**TASK INSTRUCTIONS:**
a - In the friendship article, how many hours does it take for friends to become good or best friends?
b - List every parenthetical citation, author and year, that appears in the friendship article.
c - Transcribe the passage of the friendship article from "Yeah. You could" up to and including "that much lower.".

[SOURCE DOCUMENT — start]

That’s a painful thing. And I don’t mean “sad-painful.” I mean “broken-arm-painful.” At least that’s how your brain sees it. Your grey matter experiences social pain the exact same way it does physical pain. So much so that Tylenol actually relieves feelings of rejection.
The overlap of neuroanatomical processes involved in physical and social pain highlights the conservation of preexisting structures for later-evolving functions. The cingulate becomes activated when we, or those we love, experience physical pain as well as when we experience social exclusion (Davis et al., 1997; Koyama et al., 1998; Lenz et al., 1998; Panksepp, 2003b). The common underlying neurobiology of physical and social pain may help us to understand why the quality of our relationships has such a profound effect on our physical health (Robles & Kiecolt-Glaser, 2003). It also helps to explain why painkillers such as acetaminophen decrease anterior cingulate activation as well as the negative emotional impact of social rejection (Petrovic et al., 2002; DeWall et al., 2010).
A hospital noticed that a lot of child patients were dying. So they limited the tykes contact with others to protect the kids from catching anything. And the result was more children dying. When the kids were given extra social contact, that’s when the situation improved.
Sometimes a lack of affection can be worse than the danger of infection.
In response to a high number of deaths, physicians attempted to keep the children safe from infectious diseases by separating them from one another and ordering that their handling be kept to a minimum. Yet they still died at such alarming rates that admission forms and death certificates were signed at intake for the sake of efficiency. It was not until the children were held, rocked, and allowed to interact with one another that their survival rate improved (Blum, 2002).
We need relationships. Critically. We are social animals at our core. But in the modern era we often don’t act like it. And we don’t get clear answers on how to improve the situation.
In many cases we make mistakes that prevent us from really connecting with others and end up with lukewarm friendships but no idea how to deepen them. Time to fix that.
Let’s get to it…
Aristotle said, “The desire for friendship comes quickly. Friendship does not.” And Ralph Waldo Emerson said, “Friendship requires more time than poor busy men can usually command.”
And a recent study seems to back that up. Looks like making close friends takes a lot of time:
Logistic regressions offered 3-point estimates: 94 hr when acquaintances become casual friends, 164 hr when casual friends become friends, and 219 hr when friends become good/best friends. These numbers are likely conservative estimates due to the inclusion of both closed system and chosen relationships and due to the retrospective nature of the study.
With numbers like that, it’s amazing we have any friends at all. But the reason it takes that long is because we’re doing friendship wrong. We’re all scared and worried and it takes us a long time to really open up.
But what if you suddenly became fearless? Could you make a close friend in less than 219 hours?
Yeah. You could do it in 45 minutes.
On a scale of 1 to 7, hundreds of volunteers rated their “deepest” relationship as a 4.65 for closeness. After talking about their answers to personal questions for forty-five minutes, random pairs rated their closeness as 3.82 – not all that much lower.

[SOURCE DOCUMENT — finish]
[RECORDS SHOWN — start]

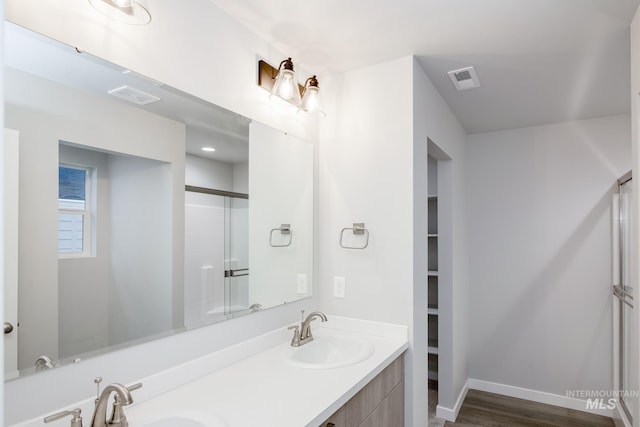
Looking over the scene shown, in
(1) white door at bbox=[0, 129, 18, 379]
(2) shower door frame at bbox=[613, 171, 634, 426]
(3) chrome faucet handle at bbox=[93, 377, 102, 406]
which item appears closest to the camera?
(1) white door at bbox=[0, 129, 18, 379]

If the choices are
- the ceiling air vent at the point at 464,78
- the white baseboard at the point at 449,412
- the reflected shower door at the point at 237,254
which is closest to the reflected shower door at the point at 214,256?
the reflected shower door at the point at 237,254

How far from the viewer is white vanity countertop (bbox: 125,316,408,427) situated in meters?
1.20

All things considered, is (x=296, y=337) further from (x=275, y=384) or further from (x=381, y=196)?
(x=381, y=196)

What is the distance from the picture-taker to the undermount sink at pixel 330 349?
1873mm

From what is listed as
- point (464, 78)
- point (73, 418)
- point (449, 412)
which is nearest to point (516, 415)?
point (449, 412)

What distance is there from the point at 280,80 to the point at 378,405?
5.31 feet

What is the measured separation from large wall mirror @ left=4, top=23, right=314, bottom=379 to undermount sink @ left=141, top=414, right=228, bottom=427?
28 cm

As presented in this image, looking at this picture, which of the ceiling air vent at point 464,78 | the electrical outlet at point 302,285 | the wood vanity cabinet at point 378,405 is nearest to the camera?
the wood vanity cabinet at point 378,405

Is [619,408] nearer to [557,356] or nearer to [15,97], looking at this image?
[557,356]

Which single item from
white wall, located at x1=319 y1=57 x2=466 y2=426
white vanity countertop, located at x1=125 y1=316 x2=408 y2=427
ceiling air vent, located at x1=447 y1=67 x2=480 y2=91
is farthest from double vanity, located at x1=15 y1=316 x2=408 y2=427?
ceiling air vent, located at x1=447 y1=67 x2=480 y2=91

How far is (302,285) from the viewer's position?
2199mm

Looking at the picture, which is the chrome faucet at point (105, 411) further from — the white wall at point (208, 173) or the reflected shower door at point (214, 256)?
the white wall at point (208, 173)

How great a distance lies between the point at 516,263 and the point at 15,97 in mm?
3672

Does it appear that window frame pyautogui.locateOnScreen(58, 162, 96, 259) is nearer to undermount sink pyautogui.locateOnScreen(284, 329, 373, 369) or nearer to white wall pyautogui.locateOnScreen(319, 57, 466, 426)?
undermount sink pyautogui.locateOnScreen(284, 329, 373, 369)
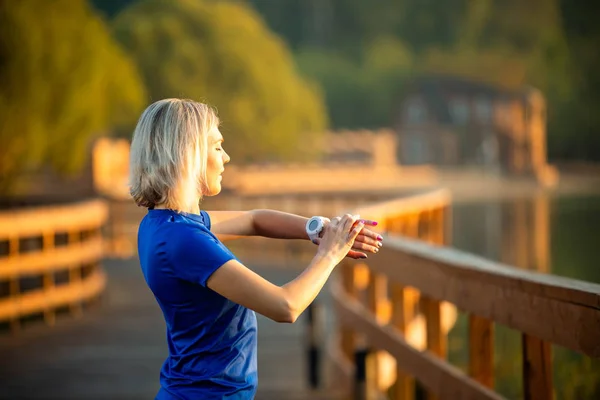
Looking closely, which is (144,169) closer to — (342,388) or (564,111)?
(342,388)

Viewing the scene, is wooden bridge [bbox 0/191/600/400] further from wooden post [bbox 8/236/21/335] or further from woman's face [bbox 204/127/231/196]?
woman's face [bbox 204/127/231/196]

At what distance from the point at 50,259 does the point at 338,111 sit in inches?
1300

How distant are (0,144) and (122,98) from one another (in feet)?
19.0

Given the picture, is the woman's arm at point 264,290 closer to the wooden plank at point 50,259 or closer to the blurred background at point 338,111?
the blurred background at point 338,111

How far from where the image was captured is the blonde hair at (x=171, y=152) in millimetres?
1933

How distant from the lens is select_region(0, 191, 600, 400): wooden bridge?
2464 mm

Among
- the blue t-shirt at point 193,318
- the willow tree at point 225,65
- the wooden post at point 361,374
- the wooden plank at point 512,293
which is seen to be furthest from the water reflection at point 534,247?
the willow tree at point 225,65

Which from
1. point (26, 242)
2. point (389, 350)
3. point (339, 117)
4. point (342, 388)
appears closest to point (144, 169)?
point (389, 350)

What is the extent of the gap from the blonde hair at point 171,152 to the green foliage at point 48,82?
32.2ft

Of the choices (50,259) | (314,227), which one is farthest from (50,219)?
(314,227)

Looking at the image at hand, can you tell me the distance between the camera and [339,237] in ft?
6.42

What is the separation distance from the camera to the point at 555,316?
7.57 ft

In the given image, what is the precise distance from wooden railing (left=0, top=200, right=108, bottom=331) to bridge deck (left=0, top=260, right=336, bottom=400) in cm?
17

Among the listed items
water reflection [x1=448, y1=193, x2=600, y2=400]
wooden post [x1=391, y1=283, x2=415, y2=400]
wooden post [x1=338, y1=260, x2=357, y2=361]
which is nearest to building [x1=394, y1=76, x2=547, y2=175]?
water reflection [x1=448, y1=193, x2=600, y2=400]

[RECORDS SHOWN — finish]
[RECORDS SHOWN — start]

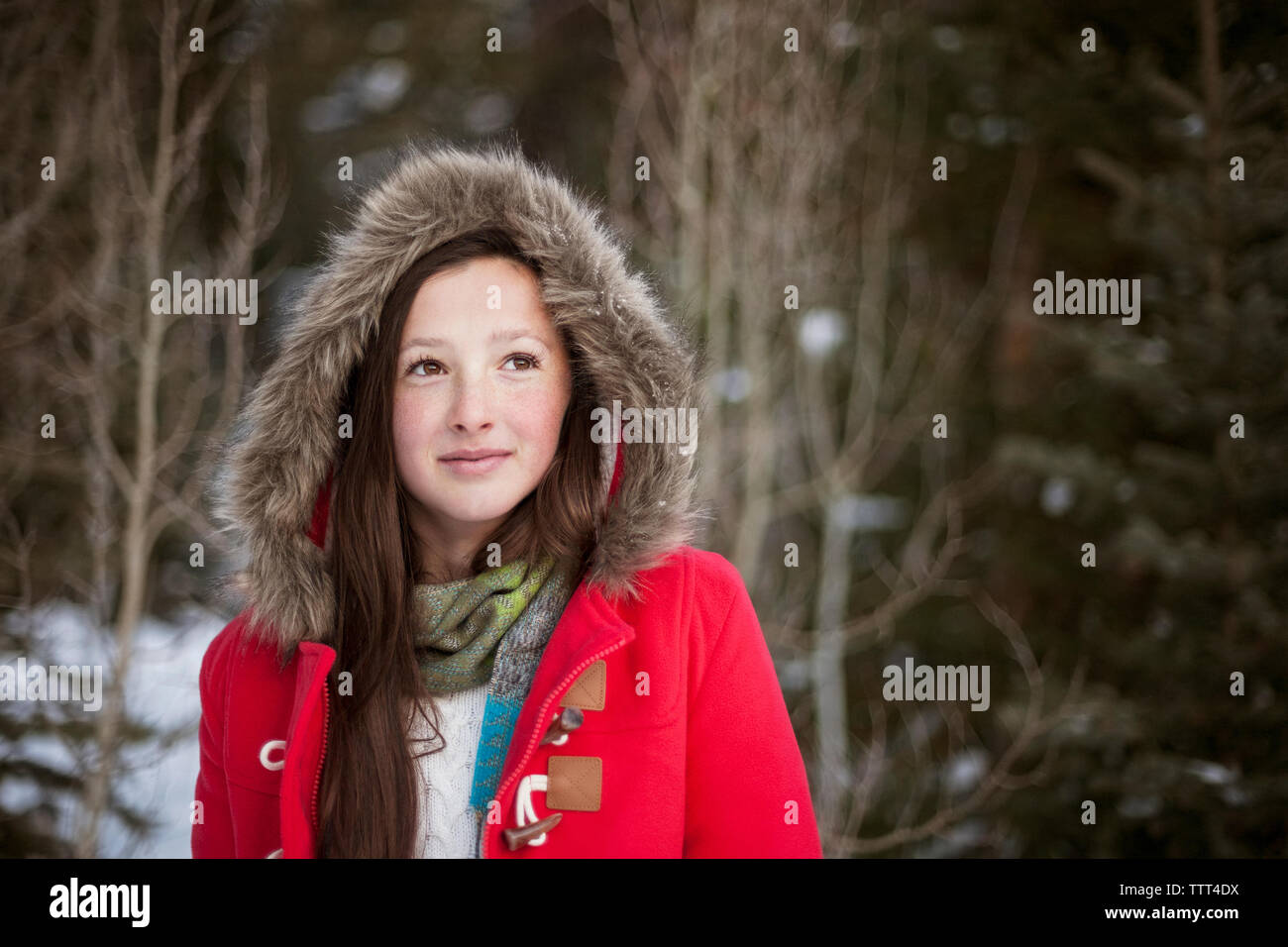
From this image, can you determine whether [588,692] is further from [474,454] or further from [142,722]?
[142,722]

[RECORDS SHOWN — finish]

**RESPONSES:**
a - 219 hours

b -
Davis et al., 1997
Koyama et al., 1998
Lenz et al., 1998
Panksepp, 2003b
Robles & Kiecolt-Glaser, 2003
Petrovic et al., 2002
DeWall et al., 2010
Blum, 2002

c -
Yeah. You could do it in 45 minutes.
On a scale of 1 to 7, hundreds of volunteers rated their “deepest” relationship as a 4.65 for closeness. After talking about their answers to personal questions for forty-five minutes, random pairs rated their closeness as 3.82 – not all that much lower.